2. Response to Recent Typhoid Outbreak
This June, a local secondary school near the Lwala Community Hospital saw a typhoid outbreak sweep through its dormitories and mess hall. Over a period of about two weeks, a number of students from Kameji Secondary School came to the Lwala Community Hospital and tested positive for typhoid. Clinicians and staff responded swiftly to these infections by going to the school to intervene directly.
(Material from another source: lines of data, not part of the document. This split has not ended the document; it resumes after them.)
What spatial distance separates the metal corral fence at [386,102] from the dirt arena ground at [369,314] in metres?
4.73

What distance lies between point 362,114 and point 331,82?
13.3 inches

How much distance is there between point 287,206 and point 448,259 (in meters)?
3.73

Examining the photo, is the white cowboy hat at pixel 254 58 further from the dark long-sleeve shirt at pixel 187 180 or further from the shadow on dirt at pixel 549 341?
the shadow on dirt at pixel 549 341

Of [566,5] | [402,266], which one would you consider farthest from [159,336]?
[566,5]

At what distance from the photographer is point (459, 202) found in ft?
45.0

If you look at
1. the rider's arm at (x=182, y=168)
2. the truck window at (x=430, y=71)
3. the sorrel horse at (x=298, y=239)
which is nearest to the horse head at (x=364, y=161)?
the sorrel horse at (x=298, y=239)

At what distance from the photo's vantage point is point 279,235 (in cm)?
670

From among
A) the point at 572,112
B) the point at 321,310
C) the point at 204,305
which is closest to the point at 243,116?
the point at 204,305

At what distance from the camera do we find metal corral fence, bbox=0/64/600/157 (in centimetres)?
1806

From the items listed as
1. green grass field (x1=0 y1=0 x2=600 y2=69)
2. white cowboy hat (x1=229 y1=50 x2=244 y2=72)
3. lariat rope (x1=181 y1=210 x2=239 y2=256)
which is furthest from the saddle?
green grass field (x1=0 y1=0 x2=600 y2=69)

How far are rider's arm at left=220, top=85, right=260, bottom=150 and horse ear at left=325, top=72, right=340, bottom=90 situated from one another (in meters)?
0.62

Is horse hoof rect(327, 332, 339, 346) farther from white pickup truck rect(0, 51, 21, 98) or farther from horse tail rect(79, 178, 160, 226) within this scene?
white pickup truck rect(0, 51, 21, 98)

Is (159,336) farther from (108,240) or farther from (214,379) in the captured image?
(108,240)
Since the disease is transmitted via a fecal-oral route, water and food represented the prime suspects for transmission. Clinicians tested the seven food handlers who worked at the school; all seven tested positive and were subsequently treated. Lwala Community Alliance provided water filtration packets and new water tanks as well as funding for repairing the rain catchment systems. After a general education session about typhoid infection and prevention, clinicians carried out mass testing and treatment of the students. In the end, over 180 students registered positive for typhoid. As frightening as this outbreak has been, both the school and the local public health office have expressed deep gratitude to the Lwala Community Alliance for helping curb a potentially tragic situation.
3. Baby Paul
On a Tuesday afternoon in late June, a woman arrived at the Lwala Community Hospital in labor. Her contractions had started on Sunday, and she had traveled 6 km from her home on a motorbike in order to receive care and have a safe delivery at our facility. Later that evening, baby Paul was finally born. However, due to prolonged labor, the baby had aspirated and experienced fetal distress in the womb. Shortly after his delivery, Paul’s fever spiked to 102 degrees. The hospital staff quickly administered an intravenous antibiotic in an effort to bring his fever down. By Wednesday morning, Paul’s fever had decreased to 99 degrees. Paul and his mother were closely monitored in our postnatal unit for three days. At the end of this period, baby Paul had stabilized enough to safely return home.